It might be a note on the refrigerator, or a phone call from Mom or Dad. “We’re going to be late tonight. Can you start fixing dinner?” Or maybe it’s just your regular night to cook. Or maybe you’ve just come home from school and you have to have something to eat.
These days, when everyone in the family’s busy, a lot of teenagers share the shopping and cooking with the grownups. And for adults and teens alike, the microwave has become their fast friend in the kitchen for snacks and meals. It’s quick defroster, it reheats leftovers without giving them that warmed-over taste, it makes cooking quick and easy, and it eliminates a lot of dish washing.
Ready When You Are
The food industry knows a good thing when they see one, and they’re turning out a lengthening list of ingenious products designed for the microwave. Technology has raised microwave popcorn to the top of the home snack popularity list, and brought microwave individual pizzas close behind. And that’s just the beginning. Supermarket freezers and shelves are filled now with breakfast items, baked goods, entrees, soups, side dishes, vegetables, desserts, and more, all microwaveable.

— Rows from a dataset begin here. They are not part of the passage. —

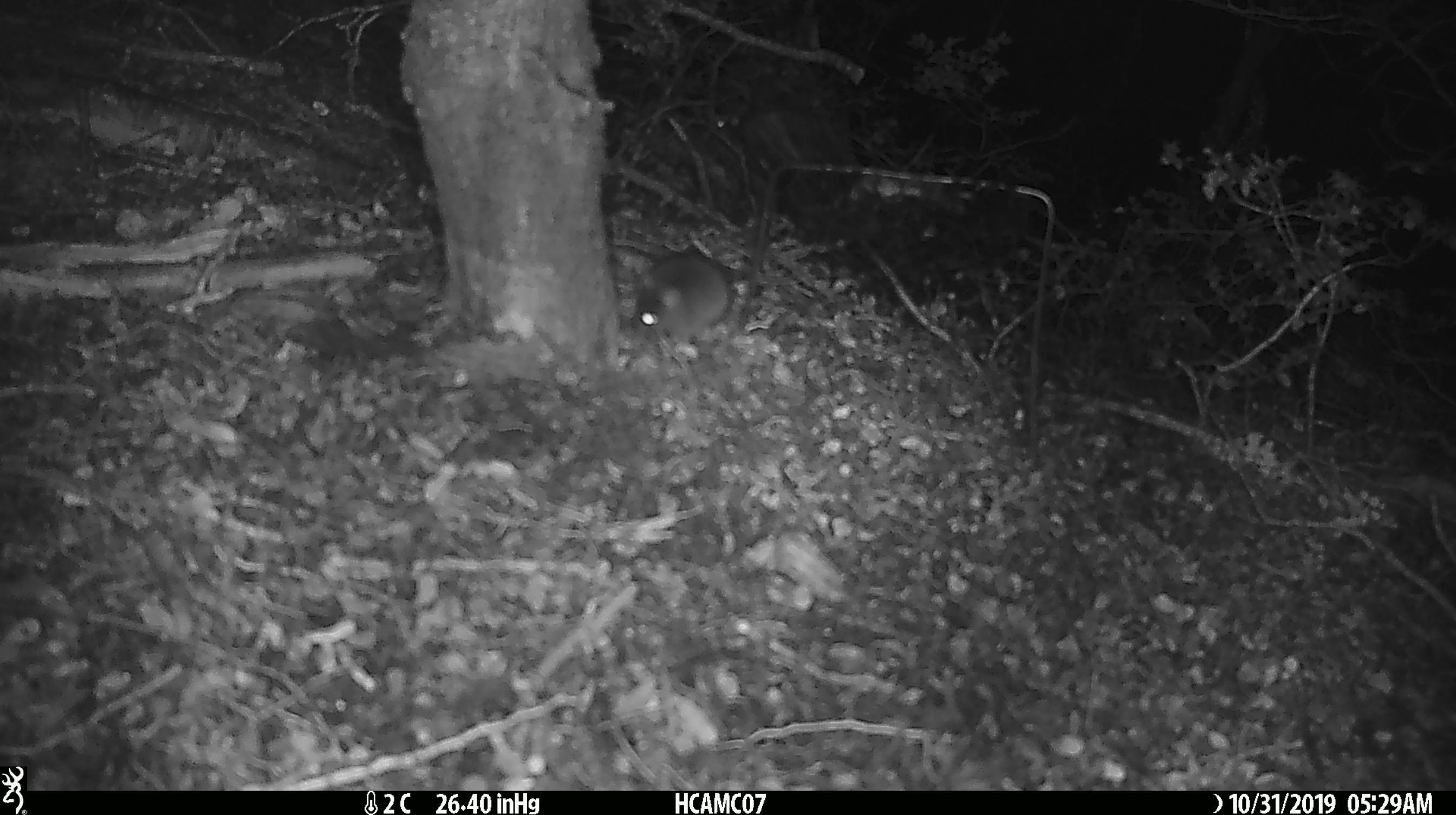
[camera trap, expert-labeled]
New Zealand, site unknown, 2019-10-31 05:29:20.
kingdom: Animalia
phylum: Chordata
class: Mammalia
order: Rodentia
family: Muridae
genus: Mus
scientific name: Mus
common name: mouse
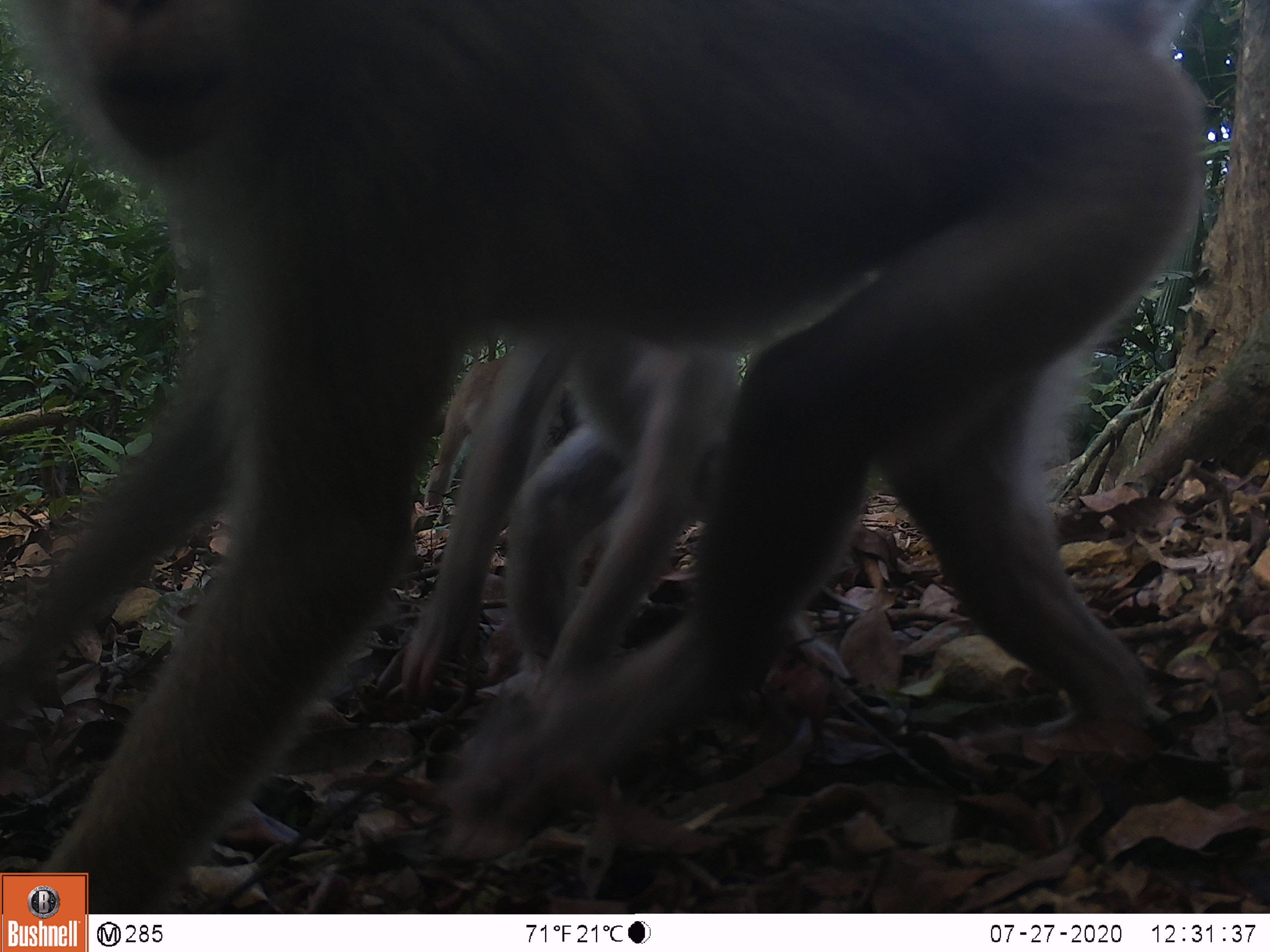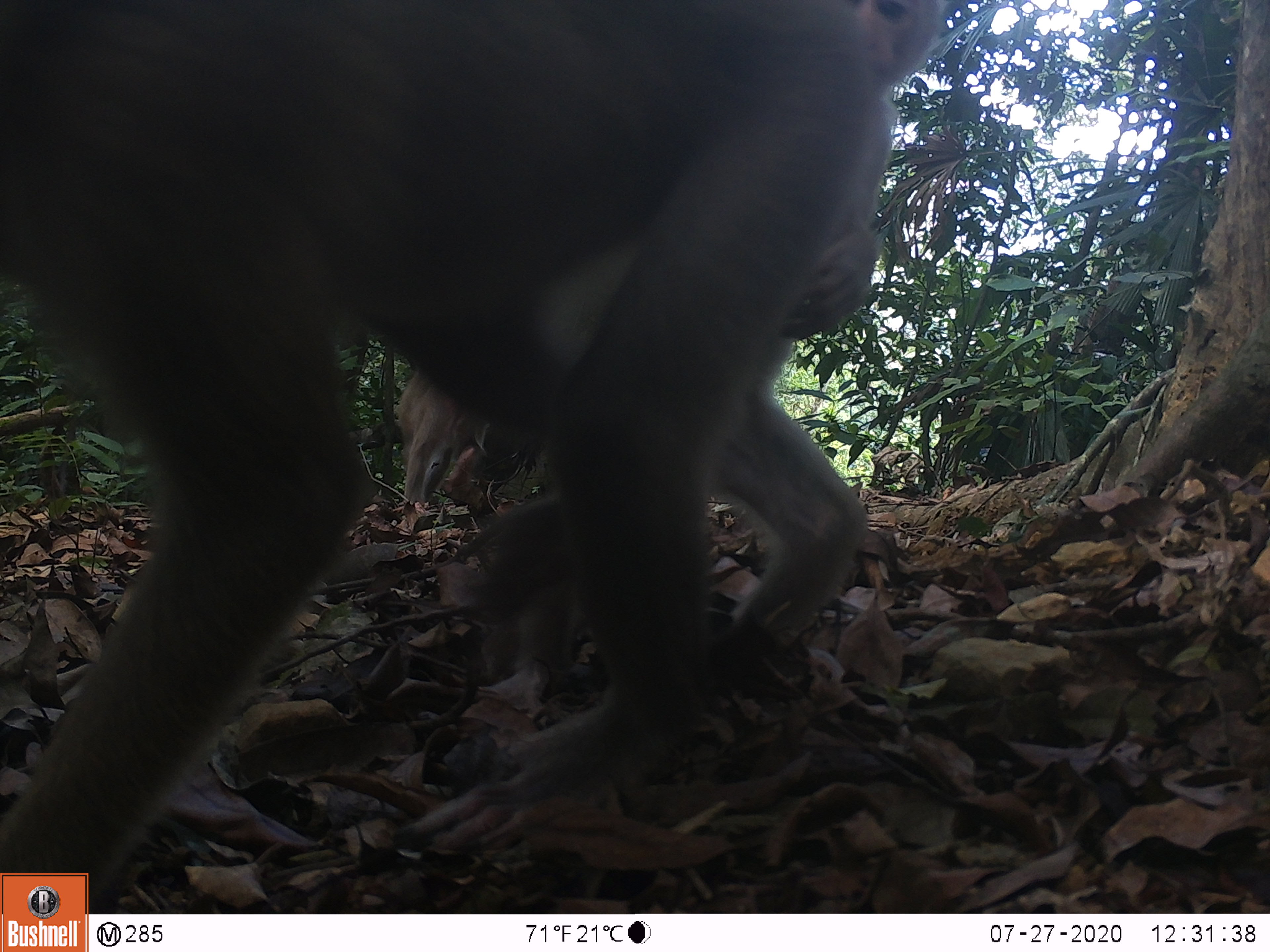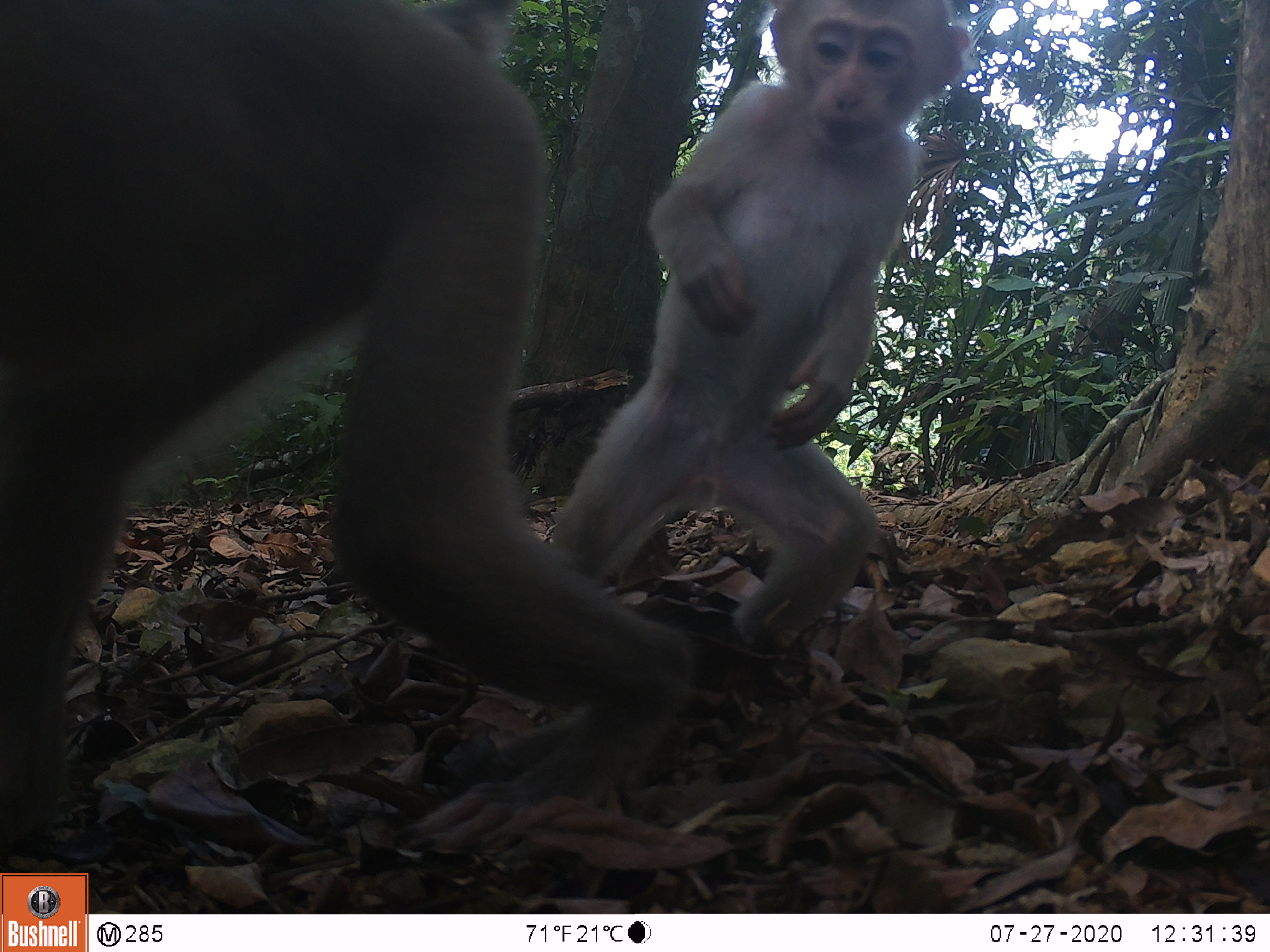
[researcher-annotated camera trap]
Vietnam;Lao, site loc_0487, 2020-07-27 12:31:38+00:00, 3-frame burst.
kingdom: Animalia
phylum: Chordata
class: Mammalia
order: Primates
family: Cercopithecidae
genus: Macaca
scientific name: Macaca nemestrina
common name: pig-tailed macaque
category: pig tailed macaque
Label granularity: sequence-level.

Before you buy or use them, though it’s a good idea to read the ingredient list on the package. Some products are more nutritionally sound than others. Microwave pastries, for instance, can have just as much high-calorie fat and sugar as any other kind. The vegetable oil on the butter-flavored popcorn may be palm or coconut oil, both more saturated than butter. (Those “sat-fats” can clog your arteries, you recall.) Even some diet entrees may have more fat and calories than you might expect.
You don’t have to eat just what the manufacturers give you, you know. You can make your own snacks and specialties, to suit your own taste. With a microwave, it’s quick and easy.
What a Friend Can Do
The microwave has a lot of special virtues. If you eat different food from the rest of the family–vegetarian meals, for example, or a weight-control diet–it’s easy to make a separate meal that’s meatless or low in fat and calories.
Microwave cooking’s good for nutrition because it uses less liquid and less fat. This is especially true with vegetables. Cooked in a minimum of liquid, they don’t lose water-soluble vitamins, and they have better flavor. The microwave has made baked potatoes easy, because it cooks them in minutes. (A standard oven takes almost an hour.) You can even cook fresh corn on the cob right in its husk, instead of shucking the corn and boiling up a big pot of water. And the husk and corn silk are easier to peel off after cooking.
Cooked fruit for breakfast or dessert–a baked apple, for example, or a poached pear–is easy, quick, delicious, and low in calories.
Chicken and fish can be cooked fast and with fine flavor. And crusty oven-baked fish or chicken in the microwave is quick and tasty, without the excess calories that come with frying in deep fat.
A microwave isn’t practical for quantity cooking, though. The more food you put in, the longer it takes. For a big turkey or a dozen baked potatoes, the regular oven is best, and boiling pasta in a big pot of water is better on top of the stove.
But what the microwave does for small amounts of food is wonderful.
Three Squares a Day
Take a look at breakfast, for instance. Think about old-fashioned oatmeal on a chilly morning, hearty and warming, topped with a bit of brown sugar and milk. In the microwave, it’s ready in just minutes.
Or bacon, for a special weekend breakfast, with cold fruit juice and hot muffins. Bacon’s much better in a microwave. Put the strips of bacon on a plate lined with white paper towers, covered with another towel, and they come out crisp, flat, and grease free. And no frying pan to clean, either.
How about a pita bread sandwich for lunch? Cut a pita pocket in two, and line each half with a slice of low-fat cheese. Add two or three cherry tomatoes, cut in half, a few strips of green pepper and avocado. Set on a plate and cook at full power for one minute, or until the cheese melts.